In such light, this ease is remarkably similar to the problem dealt with in Mohan v. Union Fidelity Life Ins. Co., 207 Pa. Superior Ct. 205, 216 A. 2d 342 (1966), where this court adopted the lower court’s opinion written by Judge Sloane reported at 38 Pa. D. & C. 2d 401.

In Mohan, we held that where an endorsement to an insurance policy states in “bold letters that leap to the eye: ‘PAYCHECK-PLUS’ SICKNESS AND ACCIDENT BENEFIT ENDORSEMENT” the insurer should be precluded from showing that the specific benefits schedule of the policy provides for reimbursement to the insured of less than his full salary in case of sickness. As Judge Sloane stated “ ‘Paycheck’ is an alluring word, plump with meaning and a bolstering incitement for the purchaser of a health-accident policy. The simple thought is the plain thought that the policy will pay the ‘paycheck’.

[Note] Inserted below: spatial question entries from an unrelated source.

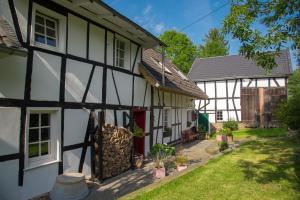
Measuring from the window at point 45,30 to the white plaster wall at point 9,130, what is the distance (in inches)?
74.8

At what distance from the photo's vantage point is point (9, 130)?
579 centimetres

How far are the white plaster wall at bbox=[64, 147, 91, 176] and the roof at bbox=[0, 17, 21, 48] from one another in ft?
10.6

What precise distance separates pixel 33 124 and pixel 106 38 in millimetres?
3882

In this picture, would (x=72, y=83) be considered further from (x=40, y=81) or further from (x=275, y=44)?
(x=275, y=44)

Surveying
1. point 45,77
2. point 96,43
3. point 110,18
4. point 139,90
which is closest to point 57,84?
point 45,77

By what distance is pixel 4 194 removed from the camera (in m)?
5.63

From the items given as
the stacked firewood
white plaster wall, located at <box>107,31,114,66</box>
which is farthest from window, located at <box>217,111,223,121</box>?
white plaster wall, located at <box>107,31,114,66</box>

“Since defendant wrote the policy, there is as high a duty on it to be straightforward about it as the duty of plaintiff to scrutinize its terms.

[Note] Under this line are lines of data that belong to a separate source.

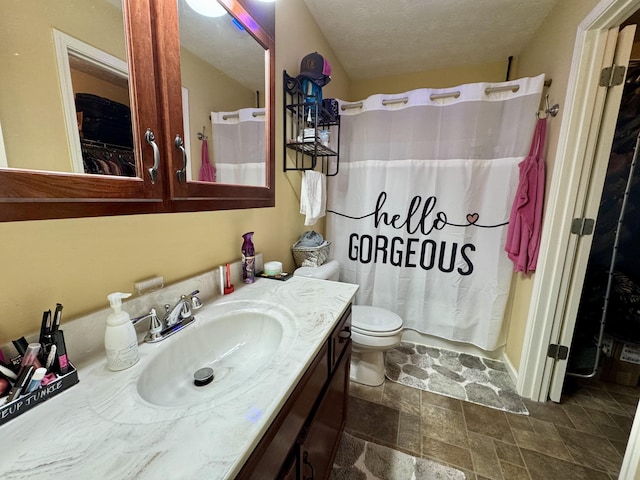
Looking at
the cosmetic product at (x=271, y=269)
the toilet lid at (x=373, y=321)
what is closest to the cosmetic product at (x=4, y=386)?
the cosmetic product at (x=271, y=269)

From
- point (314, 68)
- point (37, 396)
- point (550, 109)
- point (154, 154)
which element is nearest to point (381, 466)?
point (37, 396)

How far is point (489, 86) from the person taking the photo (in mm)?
1682

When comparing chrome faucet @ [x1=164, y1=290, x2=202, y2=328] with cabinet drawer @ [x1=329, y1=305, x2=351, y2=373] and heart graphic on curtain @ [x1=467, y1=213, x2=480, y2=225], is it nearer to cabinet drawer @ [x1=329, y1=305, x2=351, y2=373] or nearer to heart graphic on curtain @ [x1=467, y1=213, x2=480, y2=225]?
cabinet drawer @ [x1=329, y1=305, x2=351, y2=373]

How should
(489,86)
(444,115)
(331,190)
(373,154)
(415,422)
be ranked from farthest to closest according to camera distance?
(331,190) < (373,154) < (444,115) < (489,86) < (415,422)

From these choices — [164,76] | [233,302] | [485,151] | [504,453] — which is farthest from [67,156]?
[485,151]

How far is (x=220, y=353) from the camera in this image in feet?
2.94

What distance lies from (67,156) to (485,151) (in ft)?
6.96

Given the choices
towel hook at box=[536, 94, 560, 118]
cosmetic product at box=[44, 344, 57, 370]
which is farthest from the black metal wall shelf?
towel hook at box=[536, 94, 560, 118]

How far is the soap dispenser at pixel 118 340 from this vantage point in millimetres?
620

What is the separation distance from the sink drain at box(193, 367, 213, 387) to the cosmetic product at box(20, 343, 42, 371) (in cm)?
34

“The intent of the policy, so conspicuously manifested in its bold headline, makes obvious the need for this high duty.” At 410-411.

Similarly, in the instant case, the insurance brochure and schedule was clear in its insistence that appellant was insured for “All Risk” “Comprehensive Crime Insurance”. This manifests that the insured would be covered for all losses to the extent of the coverage amount stemming from crime committed against his property. The natural response is to expect that the formal policy would embody in formal terms this coverage.

*444Thus, the. representations in the brochure, if they have been reasonably relied upon by the insured, may be considered terms of the contract. Unresolved, however, is the question whether the insured was in fact informed at the time that the insurance coverage became effective, that coverage for loss of cash during non business hours, was excluded. If he was so informed, there could be no actual reliance upon the brochure as it relates to that question; and the principle set forth in Mohan is inapplicable. Judge O’Donnell, however, may not have passed on this issue, since this case may have been decided exclusively on the basis that the nineteen, page insurance policy was complete on its face. As Judge O’Donnell is now deceased, we are unable to remand this case to him for this determination. Smith v. Peacock Construction Co., supra.

Instead, judgment is vacated and this case is remanded for a new trial limited to this single factual determination.